July 2008 Archives
I went to see the Russian director Sergei Bodrov's film "Mongol" the other night. It was beautifully shot, tho did 12th-century Mongols, still rustling horses and stealing one another's wives, reallly have such spotless clothes and perfect teeth? The casting and acting were good, the images striking, and the battle scenes pretty much up to Peter Jackson's standards in the "Lord of the Rings" trilogy. On in Ridley Scott's contemporaneous crusader movie "The Kingdom of Heaven," which I just saw again (the kids rented it) on DVD.
"Mongol" is also the first film in a trilogy, this one aiming to trace either Genghis Khan's life or that of the Mongol Empire to c. 1400. But if you want to see spectacular shots of central Eurasian steppes, yurts, yaks and such, you could do just as well with Ulrike Ottinger's documentary "Taiga." I only saw an hour of this, at the 1992 Berlin Film Festival (the whole thing lasts 501 minutes, but who besides imdb.com is counting?). The steppes and the way of life have hardly changed a bit, assuming Bodrov's vision is historically accurate.

--------------------------------------------------

§ Required task a
In the records, reproduce everything from the line containing "How do you rank" down to the line containing "from nearest to furthest?", swapping "bare branch" for "leafless branch" and changing nothing else.

§ Scene-based spatial questions

--------------------------------------------------

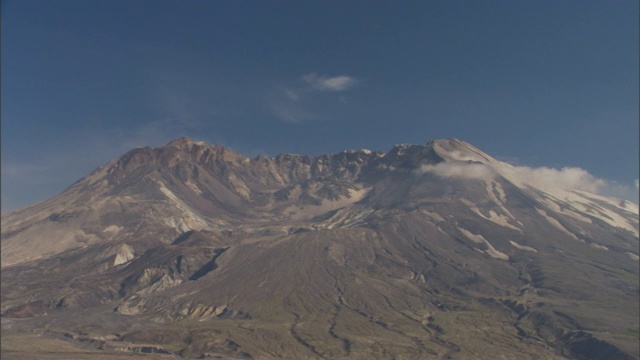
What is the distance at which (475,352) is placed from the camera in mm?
172875

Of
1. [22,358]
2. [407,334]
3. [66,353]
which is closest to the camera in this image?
[22,358]

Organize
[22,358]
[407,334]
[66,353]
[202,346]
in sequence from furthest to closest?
[407,334] → [202,346] → [66,353] → [22,358]

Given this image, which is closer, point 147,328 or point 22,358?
point 22,358

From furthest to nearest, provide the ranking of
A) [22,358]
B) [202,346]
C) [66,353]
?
1. [202,346]
2. [66,353]
3. [22,358]

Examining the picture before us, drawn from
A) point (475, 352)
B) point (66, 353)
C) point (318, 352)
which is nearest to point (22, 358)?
point (66, 353)

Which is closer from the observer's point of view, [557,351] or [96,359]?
[96,359]

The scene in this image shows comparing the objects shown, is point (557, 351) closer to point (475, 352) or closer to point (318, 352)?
point (475, 352)

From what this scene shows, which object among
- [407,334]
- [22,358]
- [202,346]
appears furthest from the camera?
[407,334]

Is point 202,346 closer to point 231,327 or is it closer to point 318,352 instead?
point 231,327

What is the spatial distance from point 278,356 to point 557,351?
88.0 meters

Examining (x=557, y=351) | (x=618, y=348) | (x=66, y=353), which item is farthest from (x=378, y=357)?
(x=66, y=353)

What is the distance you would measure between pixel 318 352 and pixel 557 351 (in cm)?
7603

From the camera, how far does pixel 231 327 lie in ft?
646

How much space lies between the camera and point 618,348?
168750mm
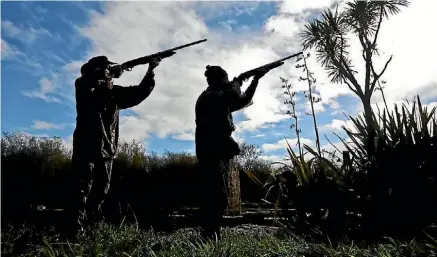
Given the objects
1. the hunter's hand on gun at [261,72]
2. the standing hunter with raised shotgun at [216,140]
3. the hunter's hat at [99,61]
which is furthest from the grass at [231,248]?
the hunter's hand on gun at [261,72]

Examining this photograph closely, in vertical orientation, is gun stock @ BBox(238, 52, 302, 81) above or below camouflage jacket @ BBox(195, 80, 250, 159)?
above

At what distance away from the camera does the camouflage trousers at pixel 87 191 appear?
525 cm

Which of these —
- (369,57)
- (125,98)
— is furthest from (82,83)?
(369,57)

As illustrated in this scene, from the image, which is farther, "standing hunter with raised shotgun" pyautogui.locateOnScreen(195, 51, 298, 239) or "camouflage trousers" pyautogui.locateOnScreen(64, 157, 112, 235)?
"camouflage trousers" pyautogui.locateOnScreen(64, 157, 112, 235)

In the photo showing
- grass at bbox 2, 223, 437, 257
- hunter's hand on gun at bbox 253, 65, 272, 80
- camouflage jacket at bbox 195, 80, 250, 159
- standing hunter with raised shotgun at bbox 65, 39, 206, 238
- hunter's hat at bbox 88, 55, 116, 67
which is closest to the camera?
grass at bbox 2, 223, 437, 257

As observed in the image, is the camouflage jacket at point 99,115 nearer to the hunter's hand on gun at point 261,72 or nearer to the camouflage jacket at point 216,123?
the camouflage jacket at point 216,123

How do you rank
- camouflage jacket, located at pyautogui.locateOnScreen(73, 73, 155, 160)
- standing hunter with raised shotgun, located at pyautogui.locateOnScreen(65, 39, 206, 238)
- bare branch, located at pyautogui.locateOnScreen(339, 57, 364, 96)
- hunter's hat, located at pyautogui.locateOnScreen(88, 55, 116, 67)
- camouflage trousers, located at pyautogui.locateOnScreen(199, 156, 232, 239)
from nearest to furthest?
camouflage trousers, located at pyautogui.locateOnScreen(199, 156, 232, 239) → standing hunter with raised shotgun, located at pyautogui.locateOnScreen(65, 39, 206, 238) → camouflage jacket, located at pyautogui.locateOnScreen(73, 73, 155, 160) → hunter's hat, located at pyautogui.locateOnScreen(88, 55, 116, 67) → bare branch, located at pyautogui.locateOnScreen(339, 57, 364, 96)

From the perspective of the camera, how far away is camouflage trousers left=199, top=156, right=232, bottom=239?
4.71 meters

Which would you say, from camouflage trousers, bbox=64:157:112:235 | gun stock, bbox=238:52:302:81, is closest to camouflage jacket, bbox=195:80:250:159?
gun stock, bbox=238:52:302:81

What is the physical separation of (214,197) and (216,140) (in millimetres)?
651

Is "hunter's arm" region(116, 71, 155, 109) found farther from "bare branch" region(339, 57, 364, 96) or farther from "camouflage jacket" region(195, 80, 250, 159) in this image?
"bare branch" region(339, 57, 364, 96)

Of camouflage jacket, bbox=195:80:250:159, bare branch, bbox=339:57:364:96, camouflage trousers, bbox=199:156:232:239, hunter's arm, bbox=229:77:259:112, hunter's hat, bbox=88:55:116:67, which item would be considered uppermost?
bare branch, bbox=339:57:364:96

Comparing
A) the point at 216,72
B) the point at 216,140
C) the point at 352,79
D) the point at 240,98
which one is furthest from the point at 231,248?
the point at 352,79

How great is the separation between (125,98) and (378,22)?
1615 centimetres
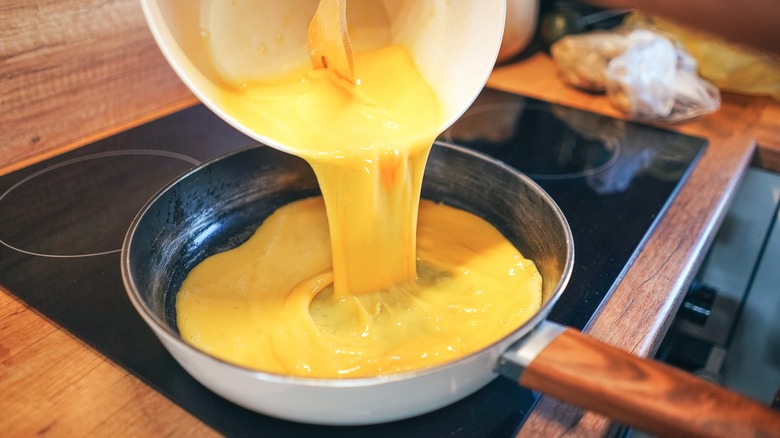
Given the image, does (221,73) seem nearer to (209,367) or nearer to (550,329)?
(209,367)

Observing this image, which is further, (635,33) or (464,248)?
(635,33)

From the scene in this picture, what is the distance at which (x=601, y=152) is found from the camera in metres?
1.12

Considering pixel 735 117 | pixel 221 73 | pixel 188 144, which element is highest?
pixel 221 73

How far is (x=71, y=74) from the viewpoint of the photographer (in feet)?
3.42

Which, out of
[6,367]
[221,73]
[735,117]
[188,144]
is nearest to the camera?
[6,367]

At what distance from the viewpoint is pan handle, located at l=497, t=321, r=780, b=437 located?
17.0 inches

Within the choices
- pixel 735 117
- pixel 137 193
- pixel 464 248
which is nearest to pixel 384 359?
pixel 464 248

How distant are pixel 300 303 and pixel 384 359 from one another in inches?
6.1

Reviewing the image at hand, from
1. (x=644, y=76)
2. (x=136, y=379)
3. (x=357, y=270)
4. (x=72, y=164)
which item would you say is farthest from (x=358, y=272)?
(x=644, y=76)

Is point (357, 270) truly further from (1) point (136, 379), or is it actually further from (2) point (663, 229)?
(2) point (663, 229)

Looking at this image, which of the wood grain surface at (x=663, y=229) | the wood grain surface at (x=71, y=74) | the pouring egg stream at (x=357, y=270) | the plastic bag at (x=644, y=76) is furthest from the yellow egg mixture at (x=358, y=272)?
the plastic bag at (x=644, y=76)

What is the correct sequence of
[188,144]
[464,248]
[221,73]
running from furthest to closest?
[188,144]
[464,248]
[221,73]

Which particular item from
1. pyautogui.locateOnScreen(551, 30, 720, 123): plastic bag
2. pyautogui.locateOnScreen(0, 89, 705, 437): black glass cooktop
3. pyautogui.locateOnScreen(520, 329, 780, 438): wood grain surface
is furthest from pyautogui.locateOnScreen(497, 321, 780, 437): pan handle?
pyautogui.locateOnScreen(551, 30, 720, 123): plastic bag

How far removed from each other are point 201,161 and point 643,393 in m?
0.83
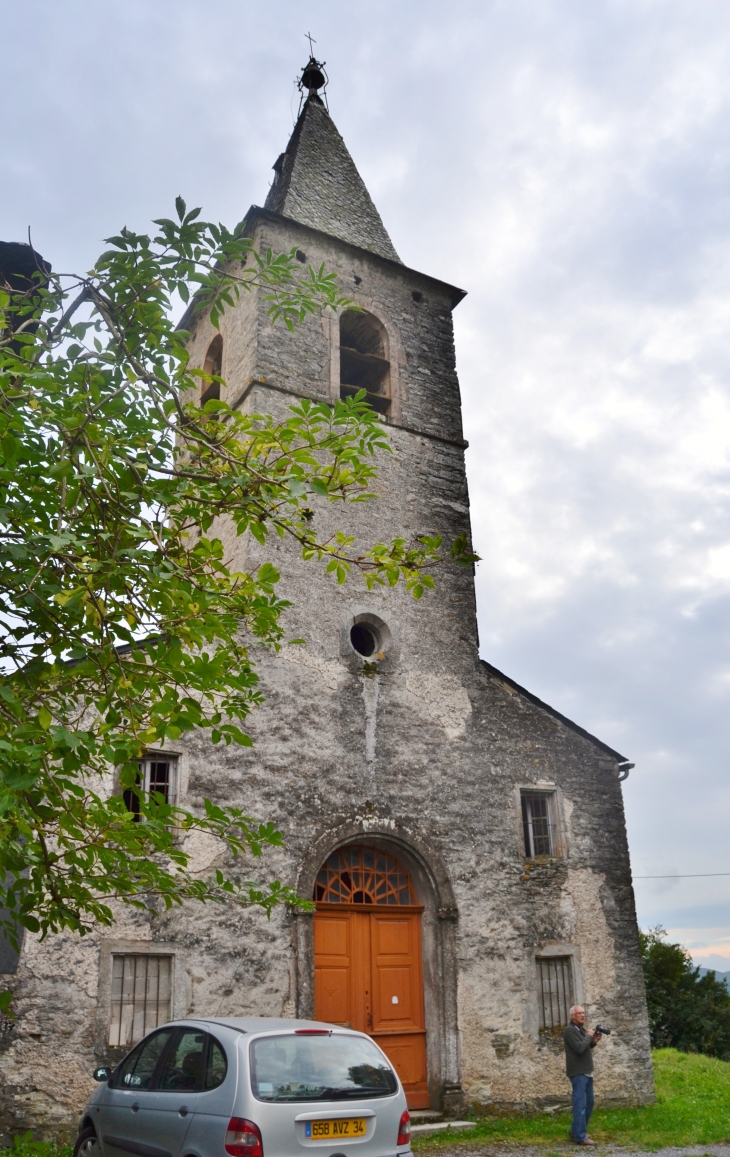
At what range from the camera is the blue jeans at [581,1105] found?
31.6ft

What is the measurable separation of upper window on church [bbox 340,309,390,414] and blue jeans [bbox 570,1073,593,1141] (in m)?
9.72

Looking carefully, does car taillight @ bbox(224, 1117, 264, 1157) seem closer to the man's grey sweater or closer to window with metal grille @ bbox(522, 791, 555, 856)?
the man's grey sweater

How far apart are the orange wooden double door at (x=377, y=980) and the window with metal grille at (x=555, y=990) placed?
5.48ft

--------------------------------------------------

§ Required task b
Answer these questions from the post about the film "Mongol":
(i) Who directed "Mongol"?
(ii) At which festival, and in what year, did the writer see an hour of "Taiga"?
(iii) How many minutes does "Taiga" last in full?

§ Complete answer a
How do you rank
- camouflage jacket, located at pyautogui.locateOnScreen(73, 73, 155, 160)
- standing hunter with raised shotgun, located at pyautogui.locateOnScreen(65, 39, 206, 238)
- leafless branch, located at pyautogui.locateOnScreen(339, 57, 364, 96)
- hunter's hat, located at pyautogui.locateOnScreen(88, 55, 116, 67)
- camouflage trousers, located at pyautogui.locateOnScreen(199, 156, 232, 239)
from nearest to furthest?

§ Complete answer b
(i) Sergei Bodrov
(ii) The Berlin Film Festival, in 1992
(iii) 501 minutes